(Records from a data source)
-----
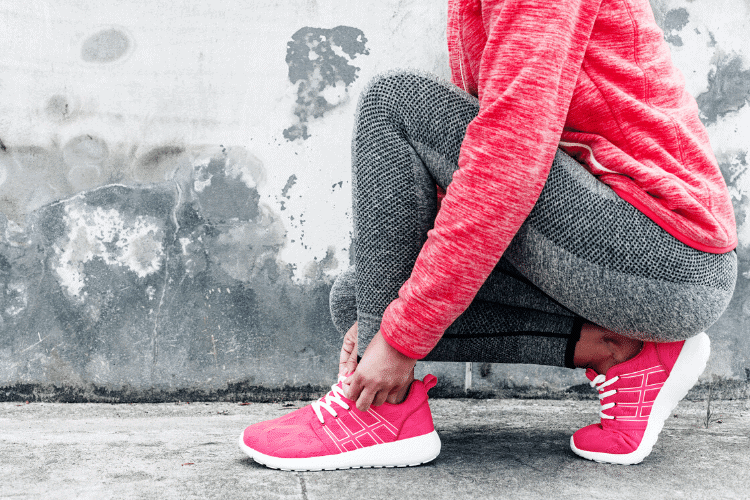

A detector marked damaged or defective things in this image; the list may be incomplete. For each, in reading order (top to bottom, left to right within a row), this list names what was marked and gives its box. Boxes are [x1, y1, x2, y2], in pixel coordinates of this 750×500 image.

peeling paint [284, 26, 370, 142]
cracked concrete wall [0, 0, 748, 400]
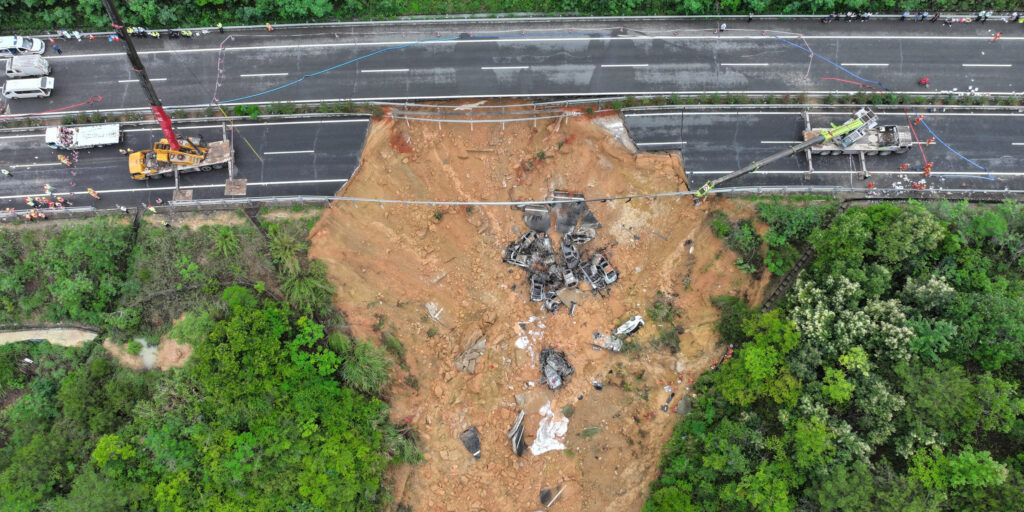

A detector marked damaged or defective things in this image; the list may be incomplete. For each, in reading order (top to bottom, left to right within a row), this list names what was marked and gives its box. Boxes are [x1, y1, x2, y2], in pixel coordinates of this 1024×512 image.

destroyed vehicle [564, 227, 596, 245]
destroyed vehicle [564, 243, 580, 270]
destroyed vehicle [592, 254, 616, 286]
destroyed vehicle [532, 274, 548, 302]
destroyed vehicle [612, 314, 644, 338]
destroyed vehicle [540, 348, 572, 392]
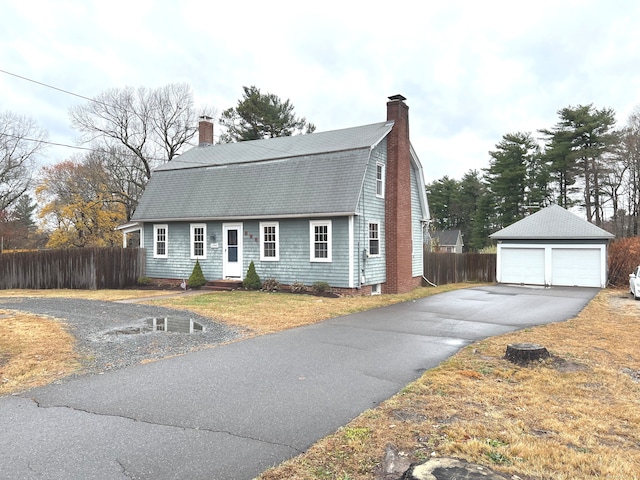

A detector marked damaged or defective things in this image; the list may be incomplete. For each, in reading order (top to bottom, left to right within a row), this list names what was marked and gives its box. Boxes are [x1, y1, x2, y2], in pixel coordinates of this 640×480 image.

cracked pavement [1, 286, 600, 478]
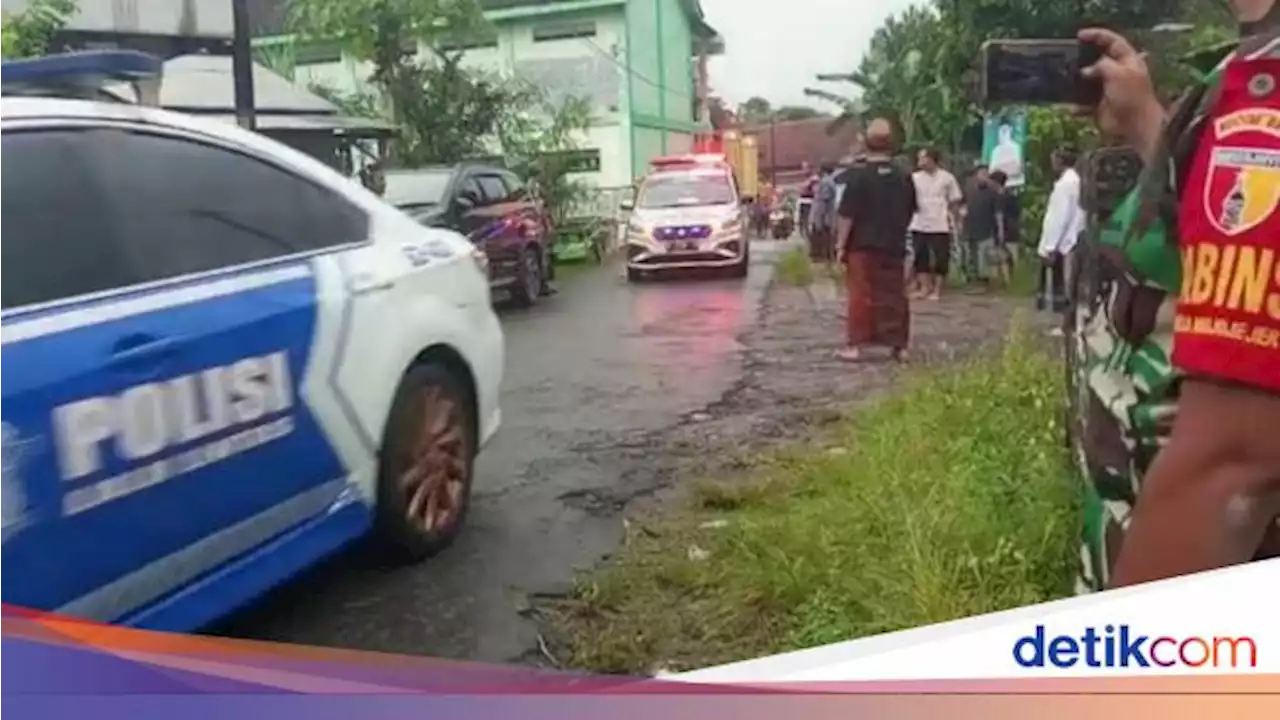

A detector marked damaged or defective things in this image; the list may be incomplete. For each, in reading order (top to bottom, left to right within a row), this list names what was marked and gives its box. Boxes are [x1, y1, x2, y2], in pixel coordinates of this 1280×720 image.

cracked asphalt [217, 237, 788, 661]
-----
**Objective**
Copy word for word the lines from the one containing "this 1024×512 image." through the end of the records, both ends included, and leave the pictures out of your answer.

**The result**
A detector marked damaged or defective things in this image; the list may be incomplete. For each, in reading order (top to bottom, left to right within a row), this list names what was marked and gives its box. Boxes are [x1, y1, x2, y2], in pixel coordinates of this 1024×512 image.

destroyed vehicle [564, 227, 596, 245]
destroyed vehicle [564, 243, 580, 270]
destroyed vehicle [592, 254, 616, 286]
destroyed vehicle [532, 274, 548, 302]
destroyed vehicle [612, 314, 644, 338]
destroyed vehicle [540, 348, 572, 392]

A detector marked damaged or defective things in this image; the list may be incomplete. For each, in reading order (top to bottom, left to right within a row), this list names what was marked and gives its box. Boxes are [x1, y1, x2, y2], in pixel coordinates of this 640×480 image.

cracked pavement [1, 286, 600, 478]

A detector marked damaged or defective things in this image; the list may be incomplete. For each, in reading order (top to bottom, left to right within a row), this list names what was marked and gives its box. Boxes are [x1, y1, x2, y2], in pixel coordinates of this 1280×720 image.

cracked asphalt [217, 237, 788, 661]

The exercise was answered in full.